Supplied text
I caught this morning morning's minion, king-
    dom of daylight's dauphin, dapple-dawn-drawn Falcon, in his riding
    Of the rolling level underneath him steady air, and striding
High there, how he rung upon the rein of a wimpling wing
In his ecstasy! then off, off forth on swing,
    As a skate's heel sweeps smooth on a bow-bend: the hurl and gliding
    Rebuffed the big wind. My heart in hiding
Stirred for a bird, – the achieve of, the mastery of the thing!

Brute beauty and valour and act, oh, air, pride, plume, here
    Buckle! AND the fire that breaks from thee then, a billion
Times told lovelier, more dangerous, O my chevalier!

  No wonder of it: shéer plód makes plough down sillion
Shine, and blue-bleak embers, ah my dear,
Fall, gall themselves, and gash gold-vermilion.

This falcon is not a delightful lamb-like animal, but a ruthless and proud killing machine whose inscape it is to destroy other inscapes of lesser animals. How can this relate to the Prince of Peace to whom the poem is dedicated? Poets from different generations have wrestled with this problem with various conclusions. For Hopkins, living in a rising tide of disbelief, no simple answer could be given, perhaps because any valid answer needed to be lived rather than declared, and as he lived his life through to the period of the last 'terrible sonnets' he became more human and more prone to despair and less inclined to write about inscape.

Entries shown
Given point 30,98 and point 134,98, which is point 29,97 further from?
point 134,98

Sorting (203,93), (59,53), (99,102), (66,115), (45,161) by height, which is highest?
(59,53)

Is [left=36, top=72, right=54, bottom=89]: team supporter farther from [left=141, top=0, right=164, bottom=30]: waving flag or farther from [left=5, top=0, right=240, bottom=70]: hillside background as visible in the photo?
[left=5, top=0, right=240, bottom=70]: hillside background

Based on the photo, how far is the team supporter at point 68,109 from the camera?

Written instruction
Write out the stretch from "I caught this" through "O my chevalier!" in the falcon text above.

Result for this exercise
I caught this morning morning's minion, king-
    dom of daylight's dauphin, dapple-dawn-drawn Falcon, in his riding
    Of the rolling level underneath him steady air, and striding
High there, how he rung upon the rein of a wimpling wing
In his ecstasy! then off, off forth on swing,
    As a skate's heel sweeps smooth on a bow-bend: the hurl and gliding
    Rebuffed the big wind. My heart in hiding
Stirred for a bird, – the achieve of, the mastery of the thing!

Brute beauty and valour and act, oh, air, pride, plume, here
    Buckle! AND the fire that breaks from thee then, a billion
Times told lovelier, more dangerous, O my chevalier!